First and foremost, team speed comes from clean, on-level, smooth builds. When there is momentum, crashing, harmful levels, and reachy grips, it takes longer to check for completeness.
When you start focusing on smooth perfect builds from point to point, the amount of noise in your skydive drops. When grips and people are precisely where they are supposed to be, it is natural for the key person to key more quickly since they can tell everything is ready.
Next up is anticipation. If you are not thinking of the next point as you finish the prior point, you will be flat-footed. Flat-footed teams aren’t expecting the formation to be done and are not ready to key quickly. You get anticipation with experience, but you can train it with visualization and intention.
Togetherness is awesomeness. If you are on and off grips together, everything becomes more predictable. Out-of-sequence builds, and popcorn grips after a key feel junky. If the team isn’t reacting to the key quickly by letting go, it slows down the key speed.
Block closes are a specific case of last grips. Blocks usually have fewer grips to check at the end. All teams can identify and use the pre-finished picture to anticipate the key these faster.
In addition to picking up and letting go of grips together, a team can focus on physically arriving together.

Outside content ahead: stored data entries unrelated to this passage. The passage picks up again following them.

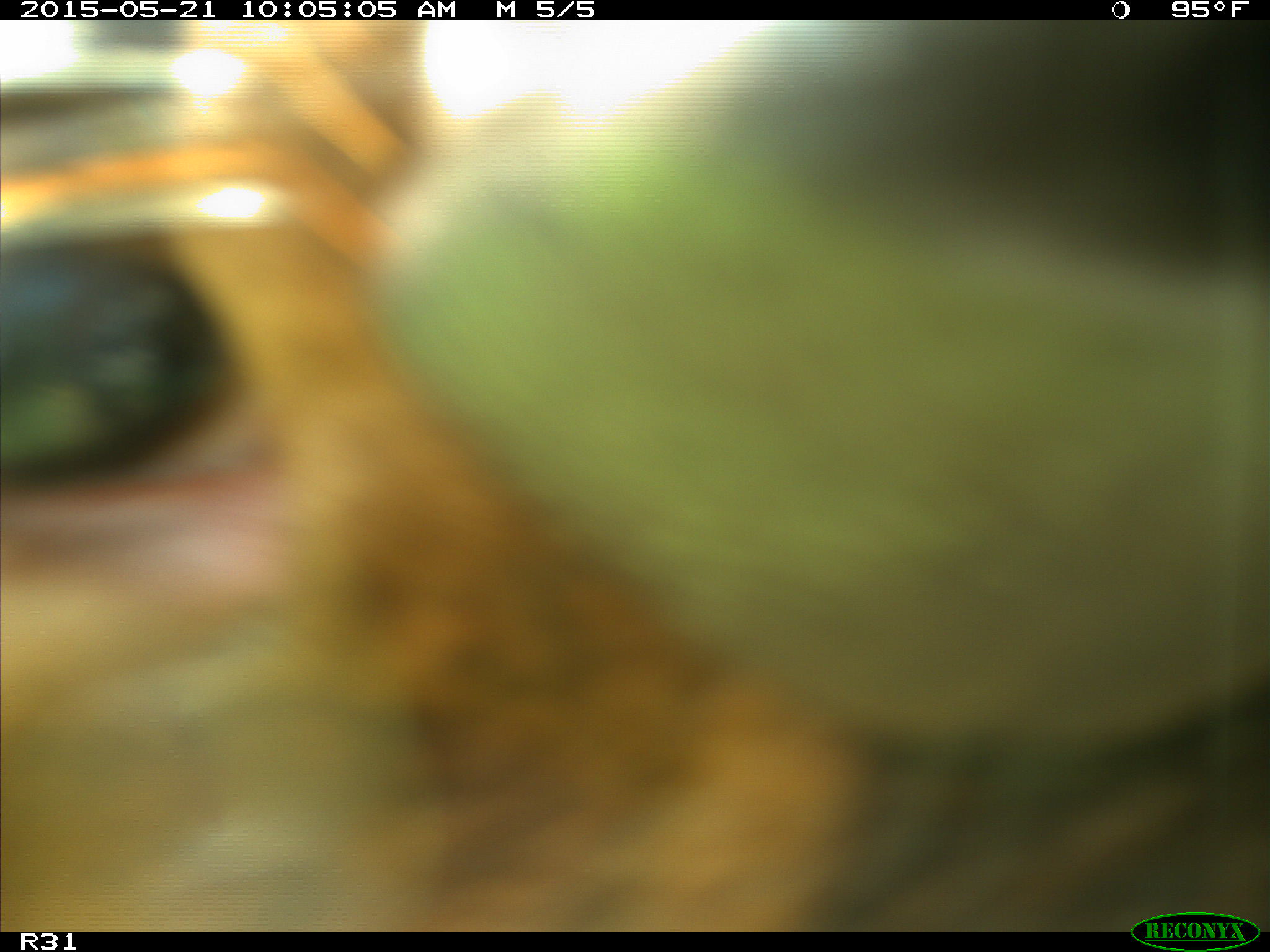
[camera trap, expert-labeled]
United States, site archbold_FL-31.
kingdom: Animalia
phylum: Chordata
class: Mammalia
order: Artiodactyla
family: Bovidae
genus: Bos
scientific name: Bos taurus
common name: domestic cow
Bos taurus (domestic cow).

For example, if you have a small move and someone has a big move, you will reduce your speed to get to your slot simultaneously as your teammate. Getting there together produces a flowing feel to your skydives, and it makes everything feel effortless.
Fast keys do no good if the rest of the team isn’t reacting and releasing together in response. When teams try to force a key speed, it can result in abrupt changes in pace. You can imagine how an abrupt change in rate would be hard for a group to follow.
Overcome an erratic pace by building up cleanliness, anticipation, flow, and togetherness. When you do this, all of your keys will become faster uniformly.
You can practice your key speed by visualizing. If you have the key, spend time visualizing what you need to see and feel to key a point. If you don’t have the key, imagine looking or feeling the key person release for each formation.
You might try to visualize in a style that slows down a point just before it is closed. In this slow down, start running through your checklist. Then, as you get closer to finishing, anticipate the next point, resume normal speed in your head, key it, move on, slow down again.
If your team has built-in cleanliness, anticipation, and flow to a consistent degree, it can be worth looking at last grips on the creeper. In this phase, the team identifies where they expect the final grip in the build to be. Last grips can help with anticipation and communication.
BUT, work on consistency first. If your builds are never the same twice, adding a “last grip” dimension is just adding fuel to the fire.
Ready to speed up your keys? Pick up the pace uniformly by improving your cleanliness, anticipation, and togetherness. Visualize your key process regularly. Then, when things are ready, you can add techniques like last grips and flow to ramp things up!